─── Okunacak yazı

YÜKSEL AYTUĞ TikDok’lar ölüm saçıyor
Sabah sayfasından alınan verilere dayanarak, SonTurkHaber.com duyuru yapıyor.
Sosyal medyanın yaygınlaşmasıyla birlikte çok tehlikeli bir alışkanlık edindik: Doktora gitmek yerine sosyal medyada deva aramak.
Halkın bu zaafından yararlanan sözde içerik üreticileri ise tamamen kâr amaçlı yeni bir "deepfake" uygulamasını devreye soktular. Yapay zeka tarafından üretilen ve TikDok adı verilen sahte doktorlar, TikTok ve Instagram üzerinden sözde şifa dağıtıyorlar.
Ancak bu kerameti kendinden menkul sahte doktorlar konusunda gerçek bilim çevreleri halkı uyararak "Sakın bunlara aldanmayın, tavsiye ettikleri sağlık uygulamalarından ve ilaçlarından uzak durun. Aksi halde hayatınızdan olursunuz" diyorlar.
Dijital güvenlik şirketi ESET'in uzmanları, gerçek ve sahte görüntüleri ayırmak için şu noktalara dikkat çekiyorlar:

Sesle senkronize olmayan dudak hareketleri veya sert ve doğal olmayan yüz ifadeleri,
Bulanık kenarlar veya ani ışık değişimleri gibi görsel aksaklıklar görülüyorsa,
Robotik veya aşırı cilalı bir ses duyuyorsanız,
Az takipçisi olan veya geçmişi olmayan yeni profiller tarafından servis ediliyorsa,
"Mucize tedaviler", "garantili sonuçlar" ve "doktorlar bu numaradan nefret ediyor" gibi abartılı iddialara sahipse, özellikle de güvenilir kaynaklardan yoksunlarsa,
İddiaları her zaman güvenilir tıbbi kaynaklarla doğrulayın, şüpheli videoları paylaşmaktan kaçının ve yanıltıcı içerikleri platforma bildirin.

──────
─── Veriler

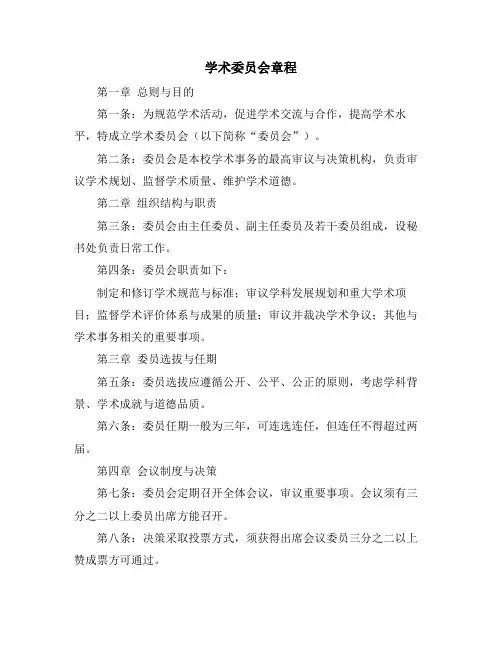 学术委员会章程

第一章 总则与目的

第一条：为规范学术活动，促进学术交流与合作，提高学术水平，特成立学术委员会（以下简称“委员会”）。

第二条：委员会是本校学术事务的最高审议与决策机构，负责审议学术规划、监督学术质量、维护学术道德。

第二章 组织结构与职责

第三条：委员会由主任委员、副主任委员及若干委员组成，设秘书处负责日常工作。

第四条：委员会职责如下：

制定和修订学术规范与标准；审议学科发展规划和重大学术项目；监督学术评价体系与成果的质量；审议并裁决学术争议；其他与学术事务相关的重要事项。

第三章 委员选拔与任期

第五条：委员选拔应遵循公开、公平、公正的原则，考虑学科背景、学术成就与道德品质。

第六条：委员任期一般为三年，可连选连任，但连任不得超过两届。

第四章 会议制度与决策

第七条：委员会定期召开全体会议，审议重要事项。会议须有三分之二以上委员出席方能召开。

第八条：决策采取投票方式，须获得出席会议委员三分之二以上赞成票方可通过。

──────
─── Veriler

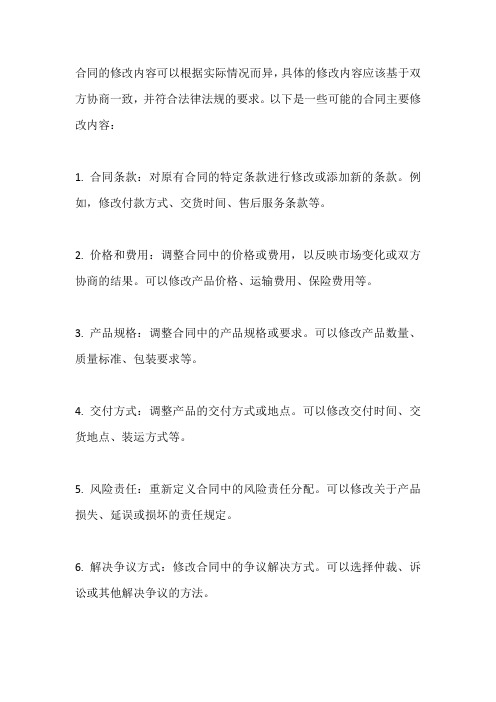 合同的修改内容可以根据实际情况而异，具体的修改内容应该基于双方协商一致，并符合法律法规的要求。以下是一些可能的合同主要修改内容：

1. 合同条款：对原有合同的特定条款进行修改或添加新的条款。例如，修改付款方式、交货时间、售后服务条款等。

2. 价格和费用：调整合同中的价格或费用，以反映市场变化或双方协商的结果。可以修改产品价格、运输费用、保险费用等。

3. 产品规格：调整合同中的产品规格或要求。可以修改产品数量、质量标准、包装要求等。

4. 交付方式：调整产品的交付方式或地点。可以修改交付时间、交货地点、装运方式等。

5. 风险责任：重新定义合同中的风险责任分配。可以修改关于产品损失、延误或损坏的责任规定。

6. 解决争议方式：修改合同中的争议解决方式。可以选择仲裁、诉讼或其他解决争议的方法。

──────
─── Veriler

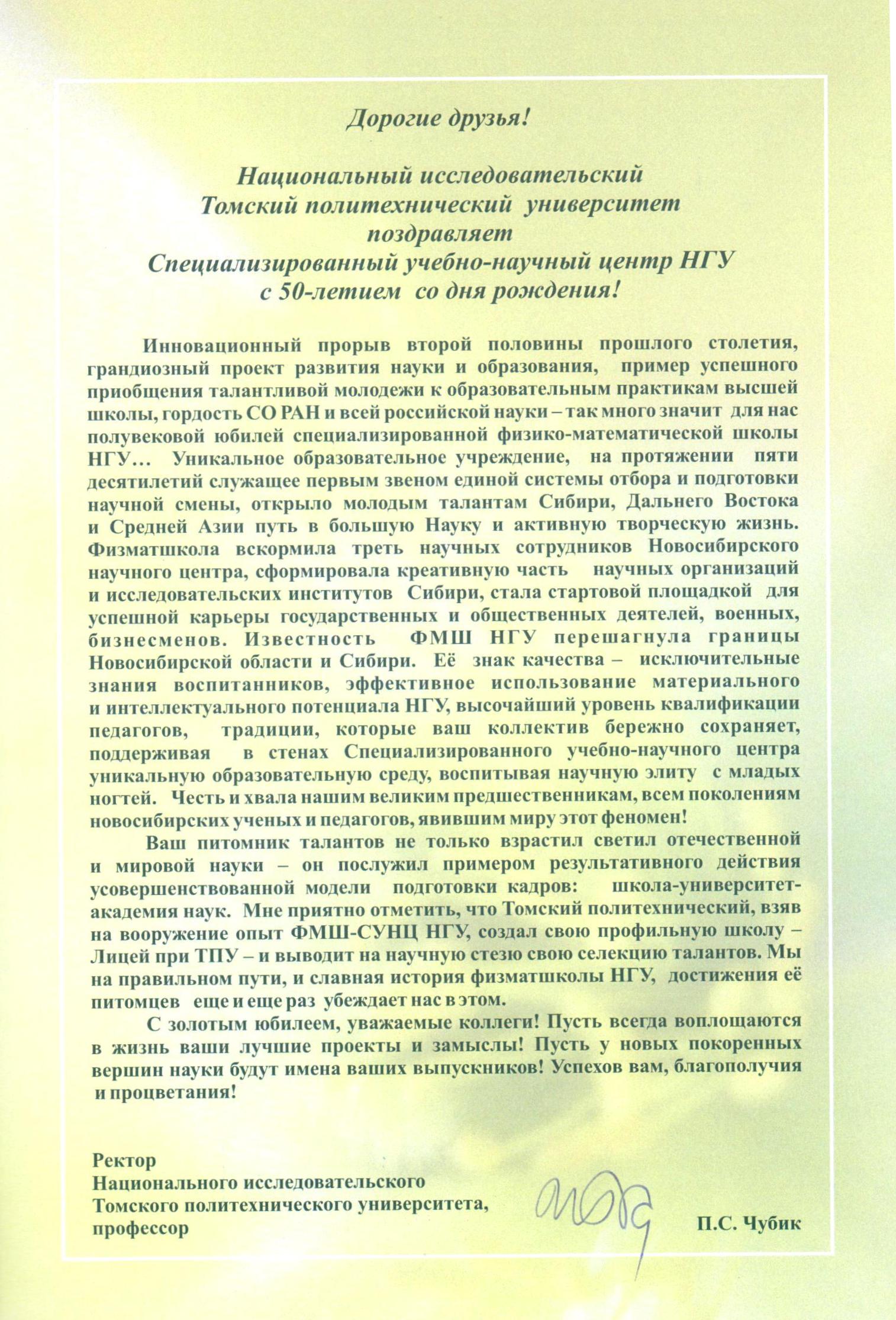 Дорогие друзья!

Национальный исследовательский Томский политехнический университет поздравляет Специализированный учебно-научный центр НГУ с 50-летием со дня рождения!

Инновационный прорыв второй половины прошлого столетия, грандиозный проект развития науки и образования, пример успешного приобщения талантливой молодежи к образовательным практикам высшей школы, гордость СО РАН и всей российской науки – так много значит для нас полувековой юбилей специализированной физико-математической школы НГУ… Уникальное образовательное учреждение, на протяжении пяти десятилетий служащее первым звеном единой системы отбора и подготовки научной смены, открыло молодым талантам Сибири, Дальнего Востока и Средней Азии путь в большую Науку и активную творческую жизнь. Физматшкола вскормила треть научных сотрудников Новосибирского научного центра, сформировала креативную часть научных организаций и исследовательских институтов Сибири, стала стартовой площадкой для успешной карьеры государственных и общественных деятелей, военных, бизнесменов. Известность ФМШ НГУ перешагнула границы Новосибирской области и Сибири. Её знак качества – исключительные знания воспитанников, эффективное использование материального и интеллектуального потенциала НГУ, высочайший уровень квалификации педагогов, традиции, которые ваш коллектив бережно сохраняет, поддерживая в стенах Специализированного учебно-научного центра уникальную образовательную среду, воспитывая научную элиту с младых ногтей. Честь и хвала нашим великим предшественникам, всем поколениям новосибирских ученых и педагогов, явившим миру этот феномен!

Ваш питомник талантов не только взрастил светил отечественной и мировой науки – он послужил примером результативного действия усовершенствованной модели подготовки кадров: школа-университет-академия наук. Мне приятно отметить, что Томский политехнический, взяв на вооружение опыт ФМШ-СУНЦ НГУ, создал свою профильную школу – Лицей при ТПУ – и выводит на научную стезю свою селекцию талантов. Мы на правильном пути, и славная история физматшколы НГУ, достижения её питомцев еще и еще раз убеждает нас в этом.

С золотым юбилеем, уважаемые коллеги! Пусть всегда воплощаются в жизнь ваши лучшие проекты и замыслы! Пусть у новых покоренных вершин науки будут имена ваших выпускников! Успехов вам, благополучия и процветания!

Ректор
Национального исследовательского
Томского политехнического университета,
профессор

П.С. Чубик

──────

Sahte yapay zekâ doktorlarıyla ilgili yazıyı başlığıyla birlikte baştan sona, hiçbir yerini değiştirmeden harfi harfine yeniden yaz.

YÜKSEL AYTUĞ TikDok’lar ölüm saçıyor
Sabah sayfasından alınan verilere dayanarak, SonTurkHaber.com duyuru yapıyor.
Sosyal medyanın yaygınlaşmasıyla birlikte çok tehlikeli bir alışkanlık edindik: Doktora gitmek yerine sosyal medyada deva aramak.
Halkın bu zaafından yararlanan sözde içerik üreticileri ise tamamen kâr amaçlı yeni bir "deepfake" uygulamasını devreye soktular. Yapay zeka tarafından üretilen ve TikDok adı verilen sahte doktorlar, TikTok ve Instagram üzerinden sözde şifa dağıtıyorlar.
Ancak bu kerameti kendinden menkul sahte doktorlar konusunda gerçek bilim çevreleri halkı uyararak "Sakın bunlara aldanmayın, tavsiye ettikleri sağlık uygulamalarından ve ilaçlarından uzak durun. Aksi halde hayatınızdan olursunuz" diyorlar.
Dijital güvenlik şirketi ESET'in uzmanları, gerçek ve sahte görüntüleri ayırmak için şu noktalara dikkat çekiyorlar:

Sesle senkronize olmayan dudak hareketleri veya sert ve doğal olmayan yüz ifadeleri,
Bulanık kenarlar veya ani ışık değişimleri gibi görsel aksaklıklar görülüyorsa,
Robotik veya aşırı cilalı bir ses duyuyorsanız,
Az takipçisi olan veya geçmişi olmayan yeni profiller tarafından servis ediliyorsa,
"Mucize tedaviler", "garantili sonuçlar" ve "doktorlar bu numaradan nefret ediyor" gibi abartılı iddialara sahipse, özellikle de güvenilir kaynaklardan yoksunlarsa,
İddiaları her zaman güvenilir tıbbi kaynaklarla doğrulayın, şüpheli videoları paylaşmaktan kaçının ve yanıltıcı içerikleri platforma bildirin.